Dependency injection would involve returning the MyModel constructor, i.e. return MyModel, then in a central composition root injecting an instance of MyModel into other instances. I've put together a sample of how this works here: https://gist.github.com/1274607 (also quoted below)
This way the composition root determines whether to hand out a single instance of MyModel (i.e. make it singleton scoped) or new ones for each class that requires it (instance scoped), or something in between. That logic belongs neither in the definition of MyModel, nor in the classes that ask for an instance of it.
(Side note: although I haven't used it, wire.js is a full-fledged dependency injection container for JavaScript that looks pretty cool.)
You are not necessarily abusing RequireJS by using it as you do, although what you are doing seems a bit roundabout, i.e. declaring a class than returning a new instance of it. Why not just do the following?
define(function () {
var value = 10;
return {
doStuff: function () {
alert(value);
}
};
});
The analogy you might be missing is that modules are equivalent to "namespaces" in most other languages, albeit namespaces you can attach functions and values to. (So more like Python than Java or C#.) They are not equivalent to classes, although as you have shown you can make a module's exports equal to those of a given class instance.
So you can create singletons by attaching functions and values directly to the module, but this is kind of like creating a singleton by using a static class: it is highly inflexible and generally not best practice.
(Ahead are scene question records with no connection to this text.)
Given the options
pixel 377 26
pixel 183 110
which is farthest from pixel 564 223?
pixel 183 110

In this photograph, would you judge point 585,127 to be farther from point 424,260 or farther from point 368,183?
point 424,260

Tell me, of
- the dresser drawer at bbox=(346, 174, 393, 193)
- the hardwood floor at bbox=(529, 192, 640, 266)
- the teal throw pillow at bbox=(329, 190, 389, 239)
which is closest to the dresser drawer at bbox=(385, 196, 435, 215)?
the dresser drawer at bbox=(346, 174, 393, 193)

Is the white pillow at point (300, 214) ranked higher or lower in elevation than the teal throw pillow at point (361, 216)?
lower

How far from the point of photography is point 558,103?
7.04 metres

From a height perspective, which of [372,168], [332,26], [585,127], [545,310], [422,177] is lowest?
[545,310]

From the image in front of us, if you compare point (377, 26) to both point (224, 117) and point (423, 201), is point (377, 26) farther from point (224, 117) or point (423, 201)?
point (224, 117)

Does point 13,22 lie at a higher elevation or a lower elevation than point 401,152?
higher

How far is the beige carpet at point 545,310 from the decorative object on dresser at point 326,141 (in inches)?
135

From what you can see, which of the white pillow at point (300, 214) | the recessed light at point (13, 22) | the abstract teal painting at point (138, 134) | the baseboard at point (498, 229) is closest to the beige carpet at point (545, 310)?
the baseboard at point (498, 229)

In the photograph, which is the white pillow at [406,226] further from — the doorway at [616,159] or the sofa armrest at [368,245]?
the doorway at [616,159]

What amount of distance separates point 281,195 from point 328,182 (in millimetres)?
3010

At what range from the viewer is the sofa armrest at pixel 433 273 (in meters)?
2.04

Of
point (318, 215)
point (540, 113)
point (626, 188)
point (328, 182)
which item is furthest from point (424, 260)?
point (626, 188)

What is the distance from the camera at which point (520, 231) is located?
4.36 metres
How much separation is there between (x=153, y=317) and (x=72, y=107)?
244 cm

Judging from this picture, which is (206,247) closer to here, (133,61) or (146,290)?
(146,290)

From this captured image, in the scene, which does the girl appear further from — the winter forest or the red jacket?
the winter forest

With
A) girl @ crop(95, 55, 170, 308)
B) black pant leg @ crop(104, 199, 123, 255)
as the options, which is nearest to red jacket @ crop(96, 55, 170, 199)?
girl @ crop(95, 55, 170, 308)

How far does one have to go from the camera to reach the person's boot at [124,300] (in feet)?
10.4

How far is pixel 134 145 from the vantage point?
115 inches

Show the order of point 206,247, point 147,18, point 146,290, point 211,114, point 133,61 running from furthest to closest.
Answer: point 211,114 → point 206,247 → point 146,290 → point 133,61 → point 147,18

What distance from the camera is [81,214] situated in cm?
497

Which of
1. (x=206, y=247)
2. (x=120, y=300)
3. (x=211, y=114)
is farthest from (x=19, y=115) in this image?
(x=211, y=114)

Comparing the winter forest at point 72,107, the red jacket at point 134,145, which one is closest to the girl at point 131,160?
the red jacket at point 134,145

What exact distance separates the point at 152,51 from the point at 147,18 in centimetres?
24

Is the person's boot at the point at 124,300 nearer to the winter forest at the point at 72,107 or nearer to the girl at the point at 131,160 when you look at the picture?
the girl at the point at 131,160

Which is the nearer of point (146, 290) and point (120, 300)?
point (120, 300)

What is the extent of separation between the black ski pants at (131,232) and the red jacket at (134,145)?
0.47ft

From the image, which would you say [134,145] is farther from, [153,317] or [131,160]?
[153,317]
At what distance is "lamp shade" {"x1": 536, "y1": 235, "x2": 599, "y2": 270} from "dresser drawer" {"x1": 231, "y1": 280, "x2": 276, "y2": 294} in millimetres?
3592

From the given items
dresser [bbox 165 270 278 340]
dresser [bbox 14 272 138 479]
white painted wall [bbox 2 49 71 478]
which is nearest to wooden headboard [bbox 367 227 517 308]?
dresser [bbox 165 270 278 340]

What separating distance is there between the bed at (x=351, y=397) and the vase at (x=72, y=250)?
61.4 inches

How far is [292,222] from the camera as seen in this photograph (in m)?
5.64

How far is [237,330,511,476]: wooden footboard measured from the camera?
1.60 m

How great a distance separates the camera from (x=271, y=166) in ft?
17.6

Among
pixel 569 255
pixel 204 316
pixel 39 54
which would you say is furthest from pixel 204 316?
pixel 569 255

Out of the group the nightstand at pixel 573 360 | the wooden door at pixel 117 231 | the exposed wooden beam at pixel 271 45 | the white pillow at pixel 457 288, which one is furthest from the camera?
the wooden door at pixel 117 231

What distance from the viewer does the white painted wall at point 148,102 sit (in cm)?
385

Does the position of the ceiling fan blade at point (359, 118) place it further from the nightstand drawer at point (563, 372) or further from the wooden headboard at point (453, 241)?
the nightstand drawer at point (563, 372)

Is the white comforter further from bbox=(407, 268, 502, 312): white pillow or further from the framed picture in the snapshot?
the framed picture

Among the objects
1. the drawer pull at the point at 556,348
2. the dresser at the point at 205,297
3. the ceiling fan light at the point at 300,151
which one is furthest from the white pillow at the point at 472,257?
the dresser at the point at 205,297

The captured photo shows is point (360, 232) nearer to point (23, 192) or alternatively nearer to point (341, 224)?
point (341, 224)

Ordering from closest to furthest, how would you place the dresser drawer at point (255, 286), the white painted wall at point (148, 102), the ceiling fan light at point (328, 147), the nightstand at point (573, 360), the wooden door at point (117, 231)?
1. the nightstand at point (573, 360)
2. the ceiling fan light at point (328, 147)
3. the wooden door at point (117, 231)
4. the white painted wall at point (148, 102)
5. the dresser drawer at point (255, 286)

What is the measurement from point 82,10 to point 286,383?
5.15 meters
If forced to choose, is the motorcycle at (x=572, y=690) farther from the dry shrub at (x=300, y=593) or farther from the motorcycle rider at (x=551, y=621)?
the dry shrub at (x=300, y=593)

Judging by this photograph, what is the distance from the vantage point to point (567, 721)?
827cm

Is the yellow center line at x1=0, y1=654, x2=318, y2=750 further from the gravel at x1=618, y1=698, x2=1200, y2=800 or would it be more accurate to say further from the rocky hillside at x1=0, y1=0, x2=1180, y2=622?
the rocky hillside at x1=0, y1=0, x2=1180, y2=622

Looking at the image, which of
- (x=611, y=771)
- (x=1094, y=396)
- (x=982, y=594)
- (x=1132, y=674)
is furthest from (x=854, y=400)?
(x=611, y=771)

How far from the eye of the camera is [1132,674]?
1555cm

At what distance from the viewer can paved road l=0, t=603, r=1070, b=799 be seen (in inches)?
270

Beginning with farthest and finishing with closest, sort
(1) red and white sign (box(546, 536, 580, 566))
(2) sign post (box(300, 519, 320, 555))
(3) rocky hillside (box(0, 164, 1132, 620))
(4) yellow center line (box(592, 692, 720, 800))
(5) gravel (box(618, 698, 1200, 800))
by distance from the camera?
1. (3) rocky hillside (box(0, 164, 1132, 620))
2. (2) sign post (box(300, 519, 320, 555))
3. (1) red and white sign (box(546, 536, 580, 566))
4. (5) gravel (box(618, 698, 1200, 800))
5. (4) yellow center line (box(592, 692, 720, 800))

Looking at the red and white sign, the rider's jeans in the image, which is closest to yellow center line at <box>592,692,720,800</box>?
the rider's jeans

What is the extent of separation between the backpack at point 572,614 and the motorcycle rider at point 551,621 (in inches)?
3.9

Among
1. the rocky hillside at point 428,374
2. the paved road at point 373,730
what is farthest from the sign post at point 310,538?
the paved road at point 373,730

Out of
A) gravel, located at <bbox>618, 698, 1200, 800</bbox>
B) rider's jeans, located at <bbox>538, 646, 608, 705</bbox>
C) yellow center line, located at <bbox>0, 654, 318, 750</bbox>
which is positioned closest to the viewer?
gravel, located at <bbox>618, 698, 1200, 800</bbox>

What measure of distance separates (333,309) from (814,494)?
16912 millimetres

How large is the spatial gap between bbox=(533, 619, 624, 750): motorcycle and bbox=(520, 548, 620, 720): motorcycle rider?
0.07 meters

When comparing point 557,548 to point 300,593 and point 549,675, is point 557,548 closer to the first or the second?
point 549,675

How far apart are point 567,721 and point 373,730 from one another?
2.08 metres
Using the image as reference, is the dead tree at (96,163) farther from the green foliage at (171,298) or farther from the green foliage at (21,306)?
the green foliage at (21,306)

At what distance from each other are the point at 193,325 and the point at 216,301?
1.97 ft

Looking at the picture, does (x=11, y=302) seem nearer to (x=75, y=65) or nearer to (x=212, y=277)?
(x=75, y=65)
However, most people do treat their modules as "static classes," because properly architecting a system for dependency injection requires a lot of thought from the outset that is not really the norm in JavaScript.
Here's https://gist.github.com/1274607 inline:
// EntryPoint.js
define(function () {
return function EntryPoint(model1, model2) {
// stuff
};
});
// Model1.js
define(function () {
return function Model1() {
// stuff
};
});
// Model2.js
define(function () {
return function Model2(helper) {
// stuff
};
});
// Helper.js
define(function () {
return function Helper() {
// stuff
};
});
// composition root, probably your main module
define(function (require) {
var EntryPoint = require("./EntryPoint");
var Model1 = require("./Model1");
var Model2 = require("./Model2");
var Helper = require("./Helper");
var entryPoint = new EntryPoint(new Model1(), new Model2(new Helper()));
entryPoint.start();
});
If you're serious about DI / IOC, you might be interested in wire.js: https://github.com/cujojs/wire
We use a combination of service relocation (like Domenic describes, but using curl.js instead of RequireJS) and DI (using wire.js). Service relocation comes in very handy when using mock objects in test harnesses. DI seems the best choice for most other use cases.
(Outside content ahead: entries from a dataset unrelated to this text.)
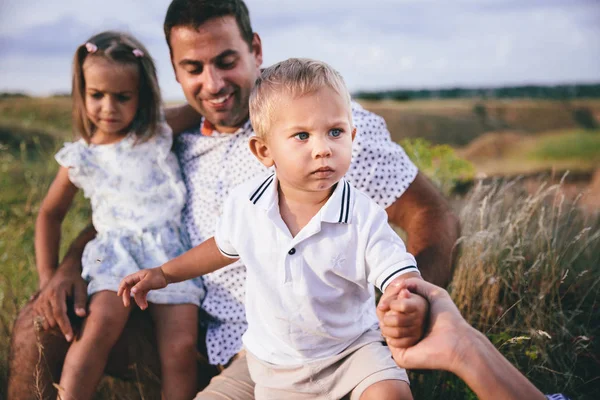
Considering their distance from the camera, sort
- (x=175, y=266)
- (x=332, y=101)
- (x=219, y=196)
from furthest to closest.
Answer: (x=219, y=196)
(x=175, y=266)
(x=332, y=101)

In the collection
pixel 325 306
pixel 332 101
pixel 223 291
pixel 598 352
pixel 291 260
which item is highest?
pixel 332 101

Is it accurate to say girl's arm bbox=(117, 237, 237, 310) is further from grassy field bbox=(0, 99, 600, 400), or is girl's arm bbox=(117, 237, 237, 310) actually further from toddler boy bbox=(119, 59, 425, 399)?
grassy field bbox=(0, 99, 600, 400)

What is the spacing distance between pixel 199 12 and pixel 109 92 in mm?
667

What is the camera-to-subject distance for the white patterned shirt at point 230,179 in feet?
8.53

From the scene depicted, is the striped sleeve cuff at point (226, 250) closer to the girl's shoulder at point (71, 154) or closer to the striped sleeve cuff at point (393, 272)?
the striped sleeve cuff at point (393, 272)

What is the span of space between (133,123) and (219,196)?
72 cm

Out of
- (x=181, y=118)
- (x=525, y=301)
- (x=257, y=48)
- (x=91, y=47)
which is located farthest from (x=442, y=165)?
(x=91, y=47)

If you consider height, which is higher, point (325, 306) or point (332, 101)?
point (332, 101)

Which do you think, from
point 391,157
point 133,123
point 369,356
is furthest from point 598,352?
point 133,123

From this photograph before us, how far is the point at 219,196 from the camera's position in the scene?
2.87 m

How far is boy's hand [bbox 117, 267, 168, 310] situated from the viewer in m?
2.05

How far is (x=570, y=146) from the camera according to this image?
1373cm

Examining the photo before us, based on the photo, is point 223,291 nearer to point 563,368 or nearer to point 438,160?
point 563,368

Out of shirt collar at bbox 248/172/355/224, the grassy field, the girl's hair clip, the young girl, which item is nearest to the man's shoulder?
shirt collar at bbox 248/172/355/224
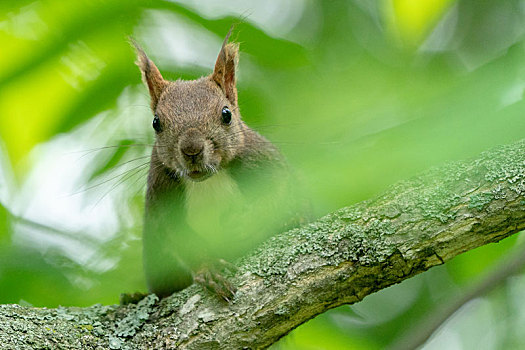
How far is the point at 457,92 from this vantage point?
766mm

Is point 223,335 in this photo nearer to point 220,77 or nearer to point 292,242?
point 292,242

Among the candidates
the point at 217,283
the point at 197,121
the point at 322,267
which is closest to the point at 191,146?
the point at 197,121

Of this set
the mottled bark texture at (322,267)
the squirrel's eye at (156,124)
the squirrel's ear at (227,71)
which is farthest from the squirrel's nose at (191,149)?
the mottled bark texture at (322,267)

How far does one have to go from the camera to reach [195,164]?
3088mm

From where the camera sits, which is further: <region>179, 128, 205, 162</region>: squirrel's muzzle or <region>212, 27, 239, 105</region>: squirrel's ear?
<region>212, 27, 239, 105</region>: squirrel's ear

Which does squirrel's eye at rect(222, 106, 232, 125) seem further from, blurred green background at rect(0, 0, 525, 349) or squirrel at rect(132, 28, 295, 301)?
blurred green background at rect(0, 0, 525, 349)

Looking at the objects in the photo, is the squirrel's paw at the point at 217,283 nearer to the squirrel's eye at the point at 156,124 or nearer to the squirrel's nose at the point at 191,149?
the squirrel's nose at the point at 191,149

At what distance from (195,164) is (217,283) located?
83 centimetres

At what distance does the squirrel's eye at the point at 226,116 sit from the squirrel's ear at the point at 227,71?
0.29 feet

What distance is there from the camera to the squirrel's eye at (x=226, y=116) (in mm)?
3510

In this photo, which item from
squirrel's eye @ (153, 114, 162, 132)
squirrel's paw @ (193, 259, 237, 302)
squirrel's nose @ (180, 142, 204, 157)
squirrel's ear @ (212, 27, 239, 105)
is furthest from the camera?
squirrel's ear @ (212, 27, 239, 105)

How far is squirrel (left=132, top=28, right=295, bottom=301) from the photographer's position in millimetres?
3145

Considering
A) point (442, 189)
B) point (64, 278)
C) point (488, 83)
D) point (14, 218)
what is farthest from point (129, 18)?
point (488, 83)

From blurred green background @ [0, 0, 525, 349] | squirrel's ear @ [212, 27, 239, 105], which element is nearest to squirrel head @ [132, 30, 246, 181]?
squirrel's ear @ [212, 27, 239, 105]
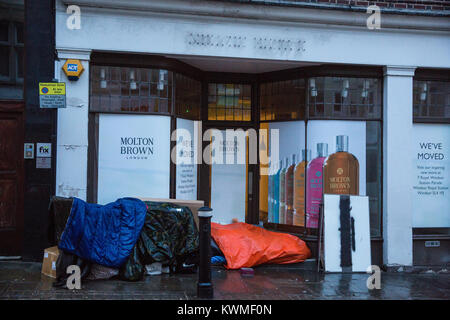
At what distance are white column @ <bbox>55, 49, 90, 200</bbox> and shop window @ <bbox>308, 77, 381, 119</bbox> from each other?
161 inches

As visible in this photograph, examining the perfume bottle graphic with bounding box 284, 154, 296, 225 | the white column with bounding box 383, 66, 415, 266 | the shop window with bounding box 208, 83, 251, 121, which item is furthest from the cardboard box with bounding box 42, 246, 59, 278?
the white column with bounding box 383, 66, 415, 266

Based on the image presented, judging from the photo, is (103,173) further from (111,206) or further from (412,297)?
(412,297)

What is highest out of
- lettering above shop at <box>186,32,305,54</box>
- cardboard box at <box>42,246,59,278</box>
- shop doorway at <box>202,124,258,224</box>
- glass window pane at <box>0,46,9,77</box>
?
lettering above shop at <box>186,32,305,54</box>

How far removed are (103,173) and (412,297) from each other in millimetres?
5262

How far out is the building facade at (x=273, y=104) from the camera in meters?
7.51

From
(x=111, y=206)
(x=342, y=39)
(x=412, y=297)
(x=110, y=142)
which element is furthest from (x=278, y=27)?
(x=412, y=297)

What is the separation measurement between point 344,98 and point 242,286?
3.99 meters

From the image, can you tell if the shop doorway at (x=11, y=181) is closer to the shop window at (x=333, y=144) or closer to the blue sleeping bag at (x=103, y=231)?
the blue sleeping bag at (x=103, y=231)

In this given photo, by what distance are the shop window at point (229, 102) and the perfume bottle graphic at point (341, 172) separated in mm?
1976

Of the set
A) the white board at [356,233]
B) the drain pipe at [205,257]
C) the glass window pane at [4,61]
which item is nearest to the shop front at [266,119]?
the white board at [356,233]

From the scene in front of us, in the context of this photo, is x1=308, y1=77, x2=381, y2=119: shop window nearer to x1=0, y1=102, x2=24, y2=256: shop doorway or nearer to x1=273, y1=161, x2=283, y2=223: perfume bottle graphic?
x1=273, y1=161, x2=283, y2=223: perfume bottle graphic

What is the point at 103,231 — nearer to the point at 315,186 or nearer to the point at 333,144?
the point at 315,186

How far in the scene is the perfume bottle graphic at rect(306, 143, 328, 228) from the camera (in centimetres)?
823

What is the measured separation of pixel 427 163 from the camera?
8.52 m
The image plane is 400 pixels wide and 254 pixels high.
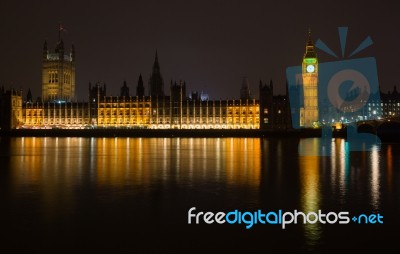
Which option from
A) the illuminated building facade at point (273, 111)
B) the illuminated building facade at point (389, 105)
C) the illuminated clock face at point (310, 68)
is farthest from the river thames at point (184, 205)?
the illuminated building facade at point (389, 105)

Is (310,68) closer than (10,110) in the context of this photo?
Yes

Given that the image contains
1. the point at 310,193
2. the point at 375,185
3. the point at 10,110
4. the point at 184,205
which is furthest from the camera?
the point at 10,110

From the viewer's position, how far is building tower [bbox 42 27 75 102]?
113938 mm

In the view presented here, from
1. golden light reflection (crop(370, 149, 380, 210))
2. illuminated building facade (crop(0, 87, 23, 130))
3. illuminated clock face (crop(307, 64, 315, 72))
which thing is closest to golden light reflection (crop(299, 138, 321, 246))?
golden light reflection (crop(370, 149, 380, 210))

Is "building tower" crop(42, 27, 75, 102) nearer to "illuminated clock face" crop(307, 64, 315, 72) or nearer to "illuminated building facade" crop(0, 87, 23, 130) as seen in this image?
"illuminated building facade" crop(0, 87, 23, 130)

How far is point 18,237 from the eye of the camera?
33.4 ft

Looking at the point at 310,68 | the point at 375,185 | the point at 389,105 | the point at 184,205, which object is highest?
the point at 310,68

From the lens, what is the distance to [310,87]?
91.1m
Not a singleton in a self-enforcing getInstance()-type singleton, but
a context-enforced singleton (one instance per "context").
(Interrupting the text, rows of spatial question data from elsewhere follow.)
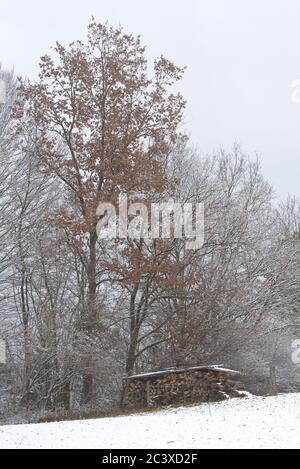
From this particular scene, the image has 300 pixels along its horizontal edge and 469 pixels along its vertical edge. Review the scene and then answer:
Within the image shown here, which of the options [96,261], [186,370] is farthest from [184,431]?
[96,261]

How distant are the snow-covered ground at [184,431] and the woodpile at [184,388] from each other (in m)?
2.65

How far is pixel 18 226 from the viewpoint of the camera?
21.9 meters

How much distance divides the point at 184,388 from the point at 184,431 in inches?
279

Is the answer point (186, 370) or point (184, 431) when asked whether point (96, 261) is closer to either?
point (186, 370)

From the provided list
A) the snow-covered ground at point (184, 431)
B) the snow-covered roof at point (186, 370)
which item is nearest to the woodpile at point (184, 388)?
the snow-covered roof at point (186, 370)

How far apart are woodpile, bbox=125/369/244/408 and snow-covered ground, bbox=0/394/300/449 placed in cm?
265

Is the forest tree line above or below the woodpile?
above

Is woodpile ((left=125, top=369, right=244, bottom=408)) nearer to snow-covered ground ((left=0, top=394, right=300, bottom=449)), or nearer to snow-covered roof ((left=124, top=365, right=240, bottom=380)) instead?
snow-covered roof ((left=124, top=365, right=240, bottom=380))

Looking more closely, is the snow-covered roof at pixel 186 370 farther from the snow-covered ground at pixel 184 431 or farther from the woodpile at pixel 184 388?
the snow-covered ground at pixel 184 431

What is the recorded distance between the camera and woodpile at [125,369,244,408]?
17.2 metres

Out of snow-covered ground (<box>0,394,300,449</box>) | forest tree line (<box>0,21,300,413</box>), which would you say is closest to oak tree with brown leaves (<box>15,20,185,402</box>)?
forest tree line (<box>0,21,300,413</box>)

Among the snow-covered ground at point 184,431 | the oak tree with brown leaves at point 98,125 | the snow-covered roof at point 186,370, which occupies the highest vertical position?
the oak tree with brown leaves at point 98,125

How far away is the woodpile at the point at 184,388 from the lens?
17.2 m
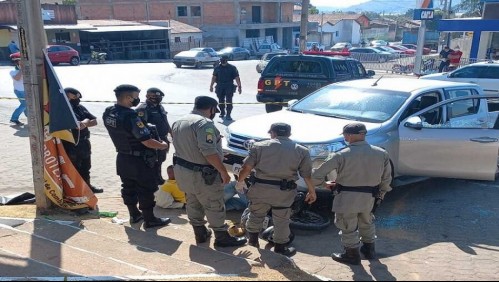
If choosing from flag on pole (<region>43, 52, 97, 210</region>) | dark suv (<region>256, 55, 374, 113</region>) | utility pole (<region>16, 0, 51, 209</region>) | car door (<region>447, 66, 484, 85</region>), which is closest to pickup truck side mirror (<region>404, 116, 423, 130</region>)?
flag on pole (<region>43, 52, 97, 210</region>)

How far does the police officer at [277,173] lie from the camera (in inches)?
165

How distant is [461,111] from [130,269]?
526cm

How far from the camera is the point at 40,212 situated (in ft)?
17.0

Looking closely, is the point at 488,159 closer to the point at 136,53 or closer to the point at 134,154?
the point at 134,154

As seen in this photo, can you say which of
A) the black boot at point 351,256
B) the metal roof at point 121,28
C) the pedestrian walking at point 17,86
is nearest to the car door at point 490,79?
the black boot at point 351,256

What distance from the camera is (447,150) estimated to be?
5883 mm

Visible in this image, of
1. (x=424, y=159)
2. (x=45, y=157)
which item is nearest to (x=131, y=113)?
(x=45, y=157)

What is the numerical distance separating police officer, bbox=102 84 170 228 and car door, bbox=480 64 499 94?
44.0 ft

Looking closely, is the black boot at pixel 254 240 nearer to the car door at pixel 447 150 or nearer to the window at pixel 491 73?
the car door at pixel 447 150

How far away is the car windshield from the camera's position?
19.9 feet

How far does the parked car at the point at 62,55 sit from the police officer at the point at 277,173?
28.1m

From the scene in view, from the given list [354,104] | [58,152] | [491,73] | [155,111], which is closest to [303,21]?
[491,73]

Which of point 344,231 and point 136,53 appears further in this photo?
point 136,53

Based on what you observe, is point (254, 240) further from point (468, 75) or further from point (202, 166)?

I would recommend it only for static objects. It's perfectly fine to have a static object as a module that you load using in the require/define blocks. You then create a class with only static properties and functions. You then have the equivalent of the Math Object that has constants like PI, E, SQRT and functions like round(), random(), max(), min(). Great for creating Utility classes that can be injected at any time.
Instead of this:
define(function() {
var MyModel = function() {
this.value = 10;
}
return new MyModel();
});
Which creates an instance, use the pattern for a static object (one where values are always the same as the Object never gets to be instantiated):
define(function() {
return {
value: 10
};
});
or
define(function() {
var CONSTANT = 10;
return {
value: CONSTANT
};
});
If you want to pass an instance (the result of using a Module that have return new MyModel();), then, within an initialize function, pass a variable that capture the current state / context or pass on the Object that contains information on state / context that your modules needs to know about.